When you log in to check your result online from 18 September 2017 on IELTS Online Result Portal, you will now see a table with an explanation of your scores, and advice for improvement.
This will be available to view, alongside your online results, for 28 days.
The Academic and General Training papers are graded to the same scale. Find out more about the IELTS 9-bandscale.
Your overall band score is calculated by taking the mean score of the four test components (Listening, Reading, Writing and Speaking). The score for each component is equally weighted. Your overall band score is rounded to the nearest whole or half band.
If you achieve 6.5 for Listening, 6.5 for Reading, 5.0 for Writing and 7.0 for Speaking, you will be awarded an Overall Band Score of 6.5.
Total score of 25 ÷ 4 = 6.25 which is a band score of 6.5.
If you achieve 4.0 for Listening, 3.5 for Reading, 4.0 for Writing and 4.0 for Speaking, you would be awarded an Overall Band Score of 4.0.
Total score of 15.5 ÷ 4 = 3.875 which is a band score of 4.0.
IELTS Listening and Reading components each contain 40 questions. Each correct item is awarded one mark, therefore the maximum raw score you can achieve for each component is 40. Band scores ranging from Band 1 to Band 9 are awarded to candidates on the basis of their raw scores.
The tables are indicative of the number of marks required to achieve a particular band score.
Note: In order to equate different test versions, the band score boundaries are set so that all candidates’ results relate to the same scale of achievement.
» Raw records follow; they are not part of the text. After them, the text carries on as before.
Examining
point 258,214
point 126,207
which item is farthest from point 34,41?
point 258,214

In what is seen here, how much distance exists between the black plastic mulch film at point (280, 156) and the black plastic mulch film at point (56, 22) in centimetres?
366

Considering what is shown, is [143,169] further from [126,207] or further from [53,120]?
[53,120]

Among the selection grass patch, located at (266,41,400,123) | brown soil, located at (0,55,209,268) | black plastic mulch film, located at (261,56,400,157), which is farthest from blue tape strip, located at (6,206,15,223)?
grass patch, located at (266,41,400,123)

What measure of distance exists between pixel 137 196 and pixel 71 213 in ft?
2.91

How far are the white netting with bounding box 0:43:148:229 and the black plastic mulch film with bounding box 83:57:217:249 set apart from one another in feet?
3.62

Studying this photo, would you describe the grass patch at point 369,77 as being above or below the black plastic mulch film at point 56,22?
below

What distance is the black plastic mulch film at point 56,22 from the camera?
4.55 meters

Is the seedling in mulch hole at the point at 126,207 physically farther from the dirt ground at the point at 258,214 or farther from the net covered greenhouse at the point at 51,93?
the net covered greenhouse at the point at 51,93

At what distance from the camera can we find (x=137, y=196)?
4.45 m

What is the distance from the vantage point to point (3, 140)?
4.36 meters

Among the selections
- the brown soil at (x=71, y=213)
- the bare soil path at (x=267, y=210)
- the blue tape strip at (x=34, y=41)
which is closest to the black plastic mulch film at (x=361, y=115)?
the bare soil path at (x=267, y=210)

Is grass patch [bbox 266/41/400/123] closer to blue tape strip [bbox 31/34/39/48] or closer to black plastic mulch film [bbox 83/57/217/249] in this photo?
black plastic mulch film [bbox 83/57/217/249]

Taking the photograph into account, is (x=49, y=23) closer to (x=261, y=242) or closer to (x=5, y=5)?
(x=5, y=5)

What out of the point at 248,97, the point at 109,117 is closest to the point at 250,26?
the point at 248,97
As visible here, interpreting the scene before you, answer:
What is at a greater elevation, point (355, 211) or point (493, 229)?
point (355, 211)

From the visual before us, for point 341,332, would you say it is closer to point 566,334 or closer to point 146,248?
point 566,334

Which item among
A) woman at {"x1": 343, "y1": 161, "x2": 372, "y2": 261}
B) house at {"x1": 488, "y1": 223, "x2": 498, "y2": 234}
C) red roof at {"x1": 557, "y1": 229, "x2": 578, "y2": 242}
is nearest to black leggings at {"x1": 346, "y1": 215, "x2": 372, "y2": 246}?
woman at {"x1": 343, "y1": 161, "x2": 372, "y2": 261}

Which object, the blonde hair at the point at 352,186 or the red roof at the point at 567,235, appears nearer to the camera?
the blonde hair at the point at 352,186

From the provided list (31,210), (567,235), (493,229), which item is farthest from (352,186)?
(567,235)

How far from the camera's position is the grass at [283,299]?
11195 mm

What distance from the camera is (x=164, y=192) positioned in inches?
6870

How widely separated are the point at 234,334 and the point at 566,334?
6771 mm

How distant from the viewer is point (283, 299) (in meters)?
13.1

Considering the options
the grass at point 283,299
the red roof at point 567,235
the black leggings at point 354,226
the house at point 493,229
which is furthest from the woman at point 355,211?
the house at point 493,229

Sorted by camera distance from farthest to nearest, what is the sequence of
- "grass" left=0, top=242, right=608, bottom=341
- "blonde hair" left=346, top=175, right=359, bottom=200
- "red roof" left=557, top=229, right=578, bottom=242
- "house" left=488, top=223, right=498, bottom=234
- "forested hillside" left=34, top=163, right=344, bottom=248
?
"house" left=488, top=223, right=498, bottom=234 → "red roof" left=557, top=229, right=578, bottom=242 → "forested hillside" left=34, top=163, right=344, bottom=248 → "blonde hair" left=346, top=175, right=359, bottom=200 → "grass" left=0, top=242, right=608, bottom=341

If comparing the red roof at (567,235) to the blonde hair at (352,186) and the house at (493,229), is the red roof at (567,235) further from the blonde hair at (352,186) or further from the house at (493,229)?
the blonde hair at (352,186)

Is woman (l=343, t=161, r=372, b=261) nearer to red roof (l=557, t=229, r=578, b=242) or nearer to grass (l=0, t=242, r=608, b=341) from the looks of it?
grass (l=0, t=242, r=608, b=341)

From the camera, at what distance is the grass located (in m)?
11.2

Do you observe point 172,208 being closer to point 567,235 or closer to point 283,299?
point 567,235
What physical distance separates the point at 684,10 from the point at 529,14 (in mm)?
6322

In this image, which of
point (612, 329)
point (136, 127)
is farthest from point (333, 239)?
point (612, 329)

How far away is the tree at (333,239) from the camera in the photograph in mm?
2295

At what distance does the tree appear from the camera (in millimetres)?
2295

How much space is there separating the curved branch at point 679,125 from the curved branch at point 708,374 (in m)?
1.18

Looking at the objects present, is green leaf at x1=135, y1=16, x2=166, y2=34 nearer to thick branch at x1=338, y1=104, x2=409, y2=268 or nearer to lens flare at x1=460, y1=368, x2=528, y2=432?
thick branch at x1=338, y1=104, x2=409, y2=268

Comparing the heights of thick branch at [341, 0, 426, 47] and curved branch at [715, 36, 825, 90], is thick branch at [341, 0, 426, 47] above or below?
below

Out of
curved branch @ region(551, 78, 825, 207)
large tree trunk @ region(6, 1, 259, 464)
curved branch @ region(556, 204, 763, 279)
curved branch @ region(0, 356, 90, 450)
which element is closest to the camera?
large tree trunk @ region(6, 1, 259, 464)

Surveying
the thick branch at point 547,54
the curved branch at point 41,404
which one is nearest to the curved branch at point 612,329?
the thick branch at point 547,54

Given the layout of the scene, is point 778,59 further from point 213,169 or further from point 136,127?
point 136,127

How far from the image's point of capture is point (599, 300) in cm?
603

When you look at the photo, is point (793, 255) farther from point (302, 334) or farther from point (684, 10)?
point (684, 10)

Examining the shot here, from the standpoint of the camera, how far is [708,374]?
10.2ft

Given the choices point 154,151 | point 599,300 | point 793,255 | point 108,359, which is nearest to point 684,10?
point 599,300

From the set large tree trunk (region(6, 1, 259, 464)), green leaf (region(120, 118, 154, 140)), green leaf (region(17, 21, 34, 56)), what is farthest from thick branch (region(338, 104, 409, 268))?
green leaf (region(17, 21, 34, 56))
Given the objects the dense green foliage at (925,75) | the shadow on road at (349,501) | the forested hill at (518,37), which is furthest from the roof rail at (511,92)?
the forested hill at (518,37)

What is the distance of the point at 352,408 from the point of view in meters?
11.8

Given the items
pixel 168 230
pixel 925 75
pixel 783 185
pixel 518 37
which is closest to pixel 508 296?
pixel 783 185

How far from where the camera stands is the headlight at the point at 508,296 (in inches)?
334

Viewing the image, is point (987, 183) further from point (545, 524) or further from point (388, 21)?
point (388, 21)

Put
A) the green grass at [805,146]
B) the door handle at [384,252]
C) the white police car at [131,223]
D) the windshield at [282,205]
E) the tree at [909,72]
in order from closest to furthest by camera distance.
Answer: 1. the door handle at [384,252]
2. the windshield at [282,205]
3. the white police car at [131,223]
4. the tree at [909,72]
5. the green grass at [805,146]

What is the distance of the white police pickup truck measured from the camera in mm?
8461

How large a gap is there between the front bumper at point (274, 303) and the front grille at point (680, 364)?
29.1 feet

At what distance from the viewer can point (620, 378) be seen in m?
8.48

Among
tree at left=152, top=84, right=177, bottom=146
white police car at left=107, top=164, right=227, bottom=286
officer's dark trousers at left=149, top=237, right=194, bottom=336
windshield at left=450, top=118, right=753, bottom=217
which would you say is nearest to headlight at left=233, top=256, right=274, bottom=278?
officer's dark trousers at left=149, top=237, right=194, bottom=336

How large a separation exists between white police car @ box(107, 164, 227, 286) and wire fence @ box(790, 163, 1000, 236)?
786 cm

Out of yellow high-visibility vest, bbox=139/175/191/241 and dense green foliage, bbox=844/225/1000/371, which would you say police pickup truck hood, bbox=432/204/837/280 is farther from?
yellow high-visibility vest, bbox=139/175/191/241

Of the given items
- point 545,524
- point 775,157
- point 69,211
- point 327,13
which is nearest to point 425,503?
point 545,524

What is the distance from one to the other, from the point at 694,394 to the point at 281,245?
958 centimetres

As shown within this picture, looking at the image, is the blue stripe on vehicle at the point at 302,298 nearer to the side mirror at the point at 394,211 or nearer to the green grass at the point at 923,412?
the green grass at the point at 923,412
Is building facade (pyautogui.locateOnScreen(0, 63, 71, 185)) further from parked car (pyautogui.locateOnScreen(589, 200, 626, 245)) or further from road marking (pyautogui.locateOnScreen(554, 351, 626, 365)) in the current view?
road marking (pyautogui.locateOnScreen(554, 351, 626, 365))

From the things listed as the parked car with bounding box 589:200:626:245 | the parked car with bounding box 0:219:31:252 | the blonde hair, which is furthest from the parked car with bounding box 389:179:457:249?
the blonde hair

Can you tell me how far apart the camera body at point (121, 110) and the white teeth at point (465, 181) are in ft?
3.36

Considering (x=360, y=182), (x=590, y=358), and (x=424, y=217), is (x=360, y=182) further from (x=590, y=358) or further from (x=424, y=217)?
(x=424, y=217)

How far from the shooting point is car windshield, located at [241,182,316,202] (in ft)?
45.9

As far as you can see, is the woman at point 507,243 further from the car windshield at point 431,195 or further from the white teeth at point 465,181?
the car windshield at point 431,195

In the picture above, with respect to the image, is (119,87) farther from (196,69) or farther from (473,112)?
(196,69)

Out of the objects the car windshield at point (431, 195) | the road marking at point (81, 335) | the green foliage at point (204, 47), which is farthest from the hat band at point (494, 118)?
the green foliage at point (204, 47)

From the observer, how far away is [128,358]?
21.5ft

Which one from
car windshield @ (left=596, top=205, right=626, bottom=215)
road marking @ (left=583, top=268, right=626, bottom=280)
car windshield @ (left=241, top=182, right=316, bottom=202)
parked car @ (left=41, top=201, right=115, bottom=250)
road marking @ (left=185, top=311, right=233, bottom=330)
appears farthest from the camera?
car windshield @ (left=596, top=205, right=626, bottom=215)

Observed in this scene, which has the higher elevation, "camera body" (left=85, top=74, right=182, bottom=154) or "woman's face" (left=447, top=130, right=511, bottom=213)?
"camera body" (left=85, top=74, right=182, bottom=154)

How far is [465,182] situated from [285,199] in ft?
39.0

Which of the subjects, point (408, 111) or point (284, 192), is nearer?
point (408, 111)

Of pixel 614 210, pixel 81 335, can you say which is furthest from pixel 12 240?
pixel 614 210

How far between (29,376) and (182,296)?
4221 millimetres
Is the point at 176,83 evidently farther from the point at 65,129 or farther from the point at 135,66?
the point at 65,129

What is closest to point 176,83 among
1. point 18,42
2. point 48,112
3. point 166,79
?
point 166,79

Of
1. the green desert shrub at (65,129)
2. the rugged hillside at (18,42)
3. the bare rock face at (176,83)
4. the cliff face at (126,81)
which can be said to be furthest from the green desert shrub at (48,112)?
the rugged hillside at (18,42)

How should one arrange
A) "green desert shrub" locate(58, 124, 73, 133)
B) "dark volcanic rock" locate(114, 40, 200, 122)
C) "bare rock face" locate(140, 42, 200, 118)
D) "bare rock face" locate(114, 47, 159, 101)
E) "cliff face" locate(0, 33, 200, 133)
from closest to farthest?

This means, for example, that the Band 6 boundary may be set at a slightly different raw score across versions.
When marking the Writing and Speaking components of the test, examiners use detailed assessment criteria which describe written and spoken performance at each of the 9 IELTS bands.
Writing: Examiners award a band score for each of four criterion areas: Task Achievement (for Task 1), Task Response (for Task 2), Coherence and Cohesion, Lexical Resource and Grammatical Range and Accuracy. The four criteria are equally weighted.
Speaking: Examiners award a band score for each of four criterion areas: Fluency and Coherence, Lexical Resource, Grammatical Range and Accuracy and Pronunciation. The four criteria are equally weighted.
To get a better understanding of the level of performance required to attain a particular band score, you should familiarise yourself with the assessment criteria.
The IELTS partners recommend that a Test Report Form which is more than two years old should only be accepted if it is accompanied by proof that you have actively maintained or tried to improve your English.